Su nombre no era
importante, sin embargo le llamaban por uno que le habían dado, “El preso”. Dado
que a nadie realmente le importaba qué ocurriera con su vida, lo habían metido
en una celda muy estrecha con solo una ventanita que daba hacia el mar, a fin
que escuchara solamente las olas y nada de las conversaciones que afuera tenían
lugar.
Del mismo modo, las
torturas resultaban agobiantes, no tanto por los choques, o por las llagas
infectadas, sino porque las sufría en completa soledad e imaginando qué sería
de toda la tropa en esos instantes, mientras que él solo podía mirar la
ventanita, así como la noche anterior, y la anterior, y la anterior a esa.
A menudo recordaba cómo
había comenzado todo y cómo había seguido: Las hambrunas, los gritos, la rabia,
la miseria y la desesperanza. El movimiento, las ganas, la organización, los
puños, la tierra. Las redadas, las selvas, los fugitivos, la represión, la
captura, el apresamiento, las muertes. Nada le hubiera hecho sentirse mejor que
tener noticias de sus compañeros y de cómo había resultado el asalto al Palacio:
¿Lo habían logrado?, ¿se habían infiltrado hasta la habitación del Coronel?,
¿le habían matado?, ¿siquiera se habrían acercado?, ¿O por el contrario, los
habían capturado y matado a todos?...
El último de los días,
la puerta se abrió, y entró uno de los custodios. Lo levantó de su esquina
violentamente y lo sacó de la celda. Lo condujo por un pasillo largo, hasta que
llegaron a una puerta que daba hacia el exterior, que a juzgar por lo poco que
se veía, parecía un patio. Le quitaron los grilletes de los tobillos y las
esposas. El guardia le preguntó si quería tener noticias de sus compañeros, y
le dijo que pronto las iba a tener. Abrió la puerta y salieron a un patio muy
grande, con un patíbulo en la esquina. Levantó un poco la vista; en una de las
ventanas, el Coronel lo miraba. Había
algo de burla en su cara. La operación había fallado. Todos los Sargentos y
altos mandos, lo miraron al pasar, con una sonrisa irónica en la cara. Él no
los miró: Posó su mirada en su pecho, en el lugar donde había recibido esa primera
bala, aquella bala que casi lo mata, aquel día en que renunció a la vida fácil.
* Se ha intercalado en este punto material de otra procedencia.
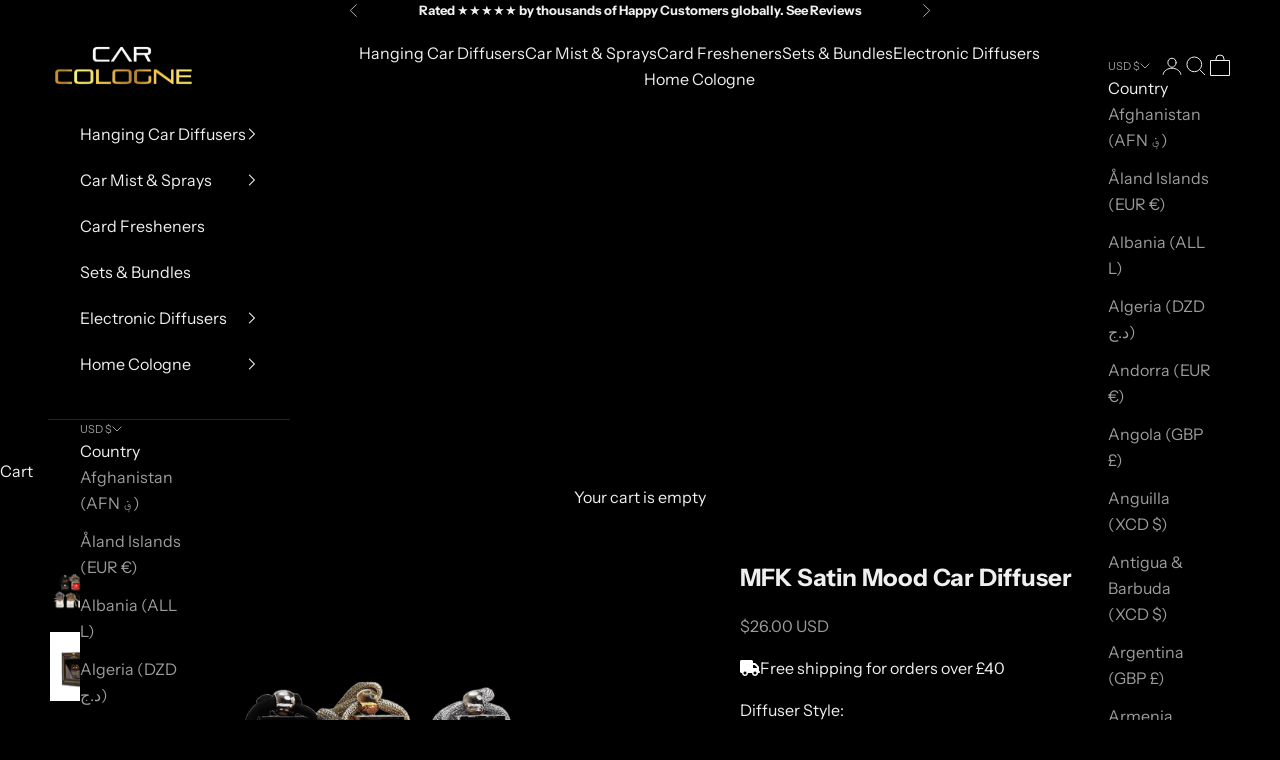

--- FILE ---
content_type: text/json
request_url: https://conf.config-security.com/model
body_size: 81
content:
{"title":"recommendation AI model (keras)","structure":"release_id=0x50:3a:38:7b:7c:3f:4e:28:6b:5e:52:7d:4d:48:40:30:6a:4f:27:46:43:75:65:7a:48:38:38:2a:3a;keras;7hd0h2yu177xu2btafm2ku646sh8v1qfuiqnddhjbntr58uff228ax494bt7bdbfjajd4yls","weights":"../weights/503a387b.h5","biases":"../biases/503a387b.h5"}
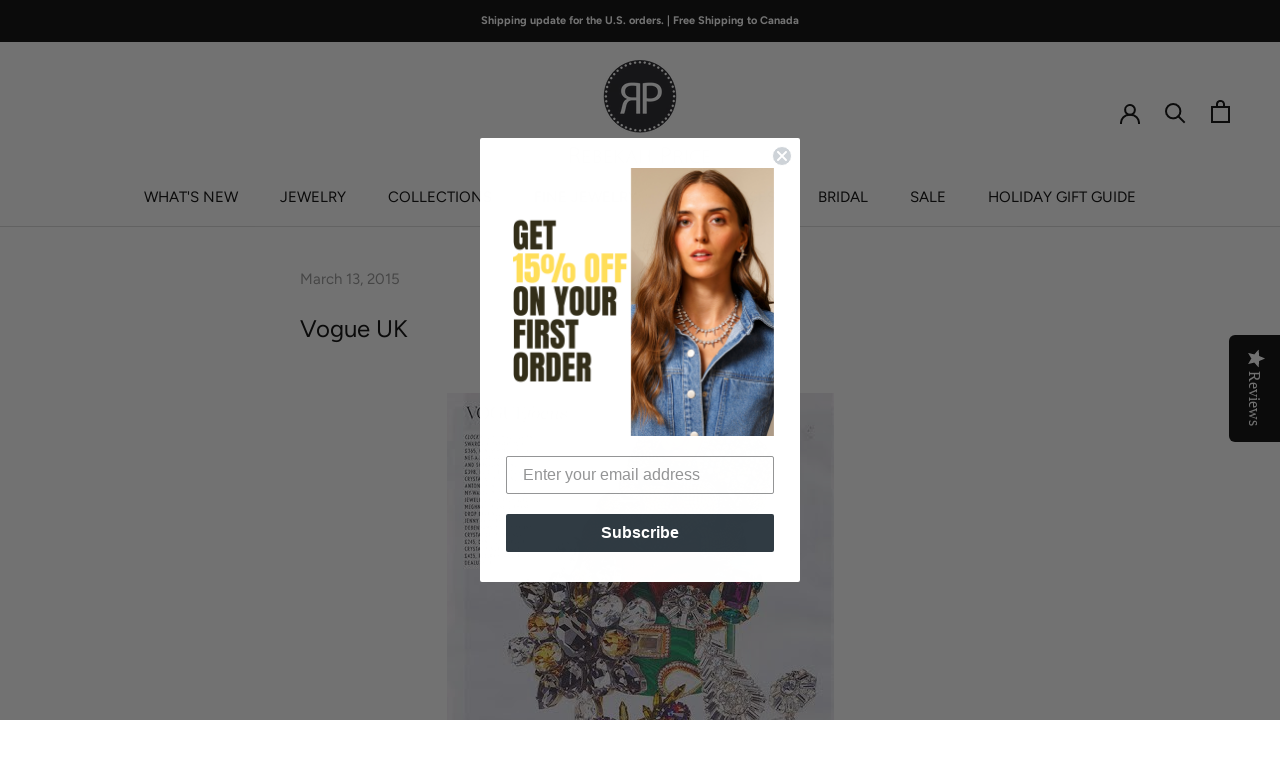

--- FILE ---
content_type: application/javascript; charset=utf-8
request_url: https://g11488891430.co/georedirect?id=-L_wafkjoMYYIX94pK2Y&refurl=&winurl=https%3A%2F%2Frebekahprice.com%2Fblogs%2Frp-in-the-news%2F17771172-vogue-uk
body_size: 197
content:
if (typeof georedirect1552573709602loaded === "function") { georedirect1552573709602loaded(); }if (typeof georedirectLoaded !== "undefined" && typeof georedirectLoaded["-L_wafkjoMYYIX94pK2Y"] === "function") { georedirectLoaded["-L_wafkjoMYYIX94pK2Y"](); }if (typeof georedirect1552573709602Status === "function") { georedirect1552573709602Status(0); }

--- FILE ---
content_type: text/javascript
request_url: https://rebekahprice.com/cdn/shop/t/68/assets/custom.js?v=8814717088703906631568760931
body_size: -649
content:
//# sourceMappingURL=/cdn/shop/t/68/assets/custom.js.map?v=8814717088703906631568760931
Al llegar al patíbulo, el custodio le dijo: ahí están tus noticias. Él levantó
la cabeza: colgando, con los cuellos rotos, yacían sus compañeros. Todos y cada
uno, tal como se los imaginó en sus peores delirios. Ahora él aceptaba su
último destino, quizás el único final posible, aunque nunca hubieran querido
aceptarlo; el final al que le habían conducido la batalla, la lucha y la
esperanza: una soga abrazando su cuello.
Antes que el verdugo
jalara la palanca, él cerró los ojos y recordó irónicamente, la única cosa que
había escuchado a través de la ventanita durante los últimos días y que tanto
había maldecido antes: Las olas del mar.